Forget all the complicated stuff - use a few of these to brighten up your next lesson (or get students to use some!) Surprise yourself. Well done Auntie.

Staff Skills assessment?! (updated)

Thought I'd ask a simple question recently. Has anyone got a way to assess staff ICT skills that is modern and with tasks that bear some relation to the jobs they're actually doing most of the time? I was almost embarrassed to ask as it was the sort of thing people would expect me to know about. Needn't have been. Very little response and nothing really new. Hmmm. So I've done my own! Bit clunky but access it here.

Now, where was I?

In case you forget where you should be when, and even why, here are a couple of sites that can help: planzo and meet-o-matic. Meet-o-matic is great for meetings when you are trying to get a group of people to agree a date. It doesn't look very smart but it does work. I've been using it for a couple of years but may not need it now that I've found Planzo. Now this looks awful but you can make it look better quite easily by choosing some better colour combinations than any of the standard sets offered, and it is very very smart in action. If it weren't for all the others sending you Outlook tasks and meeting requests, you could easily do without Outlook now and, of course, as very few of us have Outlook out of the office anyway, it may just be time to try and persuade colleagues to change to Planzo instead. Take a look (and don't get put off by the ghastly colours - you really can improve them later!) It comes from the Frappr stable (where you can see photos and profils of many of the Further Education ILT Champs and other groups) and is also, like most things I recommend, quite free.

A great time to be in this business!

It really is all happening. The Holy Grail of anyone being able to publish stuff on the web just by typing on a page seems tantalisingly close. A whole raft of wonderful new web-based applications are being trialled and we get to use them for free. I didn't even get time to write about Google's Page Creator when along came Pageflakes and the cool Netvibes.

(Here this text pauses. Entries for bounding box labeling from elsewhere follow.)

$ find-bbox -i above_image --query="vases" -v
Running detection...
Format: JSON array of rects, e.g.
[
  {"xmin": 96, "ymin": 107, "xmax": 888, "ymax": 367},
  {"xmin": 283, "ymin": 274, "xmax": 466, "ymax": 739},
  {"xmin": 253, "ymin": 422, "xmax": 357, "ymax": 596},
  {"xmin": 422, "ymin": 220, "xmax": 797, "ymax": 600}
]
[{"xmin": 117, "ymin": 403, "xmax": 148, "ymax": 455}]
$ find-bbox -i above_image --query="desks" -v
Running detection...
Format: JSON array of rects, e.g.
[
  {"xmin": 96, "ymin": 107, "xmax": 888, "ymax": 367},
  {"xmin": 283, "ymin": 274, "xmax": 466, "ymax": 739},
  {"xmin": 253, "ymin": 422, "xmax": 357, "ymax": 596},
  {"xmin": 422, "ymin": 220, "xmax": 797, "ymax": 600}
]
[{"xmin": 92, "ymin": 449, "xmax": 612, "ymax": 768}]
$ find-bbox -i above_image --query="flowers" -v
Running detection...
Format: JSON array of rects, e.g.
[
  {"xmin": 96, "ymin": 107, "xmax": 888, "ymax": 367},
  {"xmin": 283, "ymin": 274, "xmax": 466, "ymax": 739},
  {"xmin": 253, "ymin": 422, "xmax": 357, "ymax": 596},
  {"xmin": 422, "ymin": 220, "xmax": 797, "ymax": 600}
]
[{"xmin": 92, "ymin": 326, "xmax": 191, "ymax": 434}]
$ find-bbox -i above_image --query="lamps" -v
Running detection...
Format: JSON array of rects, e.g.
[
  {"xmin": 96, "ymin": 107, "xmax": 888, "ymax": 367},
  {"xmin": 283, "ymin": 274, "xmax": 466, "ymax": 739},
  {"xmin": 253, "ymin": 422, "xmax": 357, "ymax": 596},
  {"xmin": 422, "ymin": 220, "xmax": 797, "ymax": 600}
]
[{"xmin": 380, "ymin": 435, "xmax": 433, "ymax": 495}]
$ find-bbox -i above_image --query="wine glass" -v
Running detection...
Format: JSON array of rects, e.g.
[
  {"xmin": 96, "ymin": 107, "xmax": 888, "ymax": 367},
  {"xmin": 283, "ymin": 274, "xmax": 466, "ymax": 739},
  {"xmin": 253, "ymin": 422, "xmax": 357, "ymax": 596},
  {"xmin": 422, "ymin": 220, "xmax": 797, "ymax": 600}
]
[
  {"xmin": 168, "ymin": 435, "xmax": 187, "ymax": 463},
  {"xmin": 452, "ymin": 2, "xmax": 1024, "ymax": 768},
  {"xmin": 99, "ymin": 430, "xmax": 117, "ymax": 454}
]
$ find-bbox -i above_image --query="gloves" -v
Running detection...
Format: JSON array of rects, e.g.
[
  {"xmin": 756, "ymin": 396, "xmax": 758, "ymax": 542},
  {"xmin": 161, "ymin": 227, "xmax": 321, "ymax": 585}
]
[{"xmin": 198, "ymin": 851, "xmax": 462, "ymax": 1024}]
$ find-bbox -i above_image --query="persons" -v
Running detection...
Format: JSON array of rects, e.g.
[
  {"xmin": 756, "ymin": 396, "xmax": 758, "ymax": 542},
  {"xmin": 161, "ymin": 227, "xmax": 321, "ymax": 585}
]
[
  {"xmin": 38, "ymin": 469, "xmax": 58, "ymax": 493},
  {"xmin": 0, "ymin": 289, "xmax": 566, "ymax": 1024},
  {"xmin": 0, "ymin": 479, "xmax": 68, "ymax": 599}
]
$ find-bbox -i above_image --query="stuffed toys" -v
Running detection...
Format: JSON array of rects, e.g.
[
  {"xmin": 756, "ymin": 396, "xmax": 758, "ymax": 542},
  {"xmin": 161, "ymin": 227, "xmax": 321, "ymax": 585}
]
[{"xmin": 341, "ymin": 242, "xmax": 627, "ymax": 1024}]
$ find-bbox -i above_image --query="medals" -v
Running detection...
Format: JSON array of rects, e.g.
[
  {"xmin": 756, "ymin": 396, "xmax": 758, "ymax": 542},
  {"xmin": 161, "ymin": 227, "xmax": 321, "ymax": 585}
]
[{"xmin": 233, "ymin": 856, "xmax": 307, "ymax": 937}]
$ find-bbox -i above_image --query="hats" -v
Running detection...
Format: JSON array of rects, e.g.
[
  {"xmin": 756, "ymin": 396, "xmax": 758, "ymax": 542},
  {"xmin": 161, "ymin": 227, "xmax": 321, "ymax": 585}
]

Now I've discovered 9cays and, well, the whole web scene is changing. 9cays is all about communication: you send an e-mail to people and their replies get accumulated on a web page they can all access, with simple facilities for getting others involved, developing the strand and leaving it too. Forget the distribution list or the cumbersome ones someone else has to set up for you via JISC or whoever - this one you can just start.

Pageflakes and Netvibes are remarkably similarly remarkable. One is now my home page - they're that good. Again, quite free. You can create a page that contains the panels of your choosing, from news feeds, feeds from your own blog, other web pages of your choice or a range of smart tools like clocks, searches and more. You can move panels around and, and this is the bit that makes them special, add your own text to as many panels as you like too. Pageflakes has the edge on content and the fact that you can have several pages comprising a pretty useful 'site'-ful but Netvibes has the better design and functionality in my view.


Google Page Creator basically does just that - provides you with areas in which you add your content, including images, then select from a variety of templates and when you hit the publish button you have a web address and a pretty decent looking site.

All these allow the inclusion of a nice facility to show your Flickr images or fine Flickr badges featuring your or someone else'd collections. . . oh, didn't I mention Flickr?

Lastly, for probably not very long, go to Wink and tag these and a whole lot of other pages you find that suit a particular need and they'll get stored in your own area for quick future reference or, indeed, as a selection for others to view, with a selection of similar sites, tagged by others via Wink, which have similar content but you perhaps missed.

OK, so it wasn't lastly . . . I forgot box.net where anything that's still what is rapidly becoming an 'old-fashioned document and needs to be stored somewhere, can be stored and accessed by whoever you care to give access to - and none of the processes require anything other than a reasonable recent computer and common sense.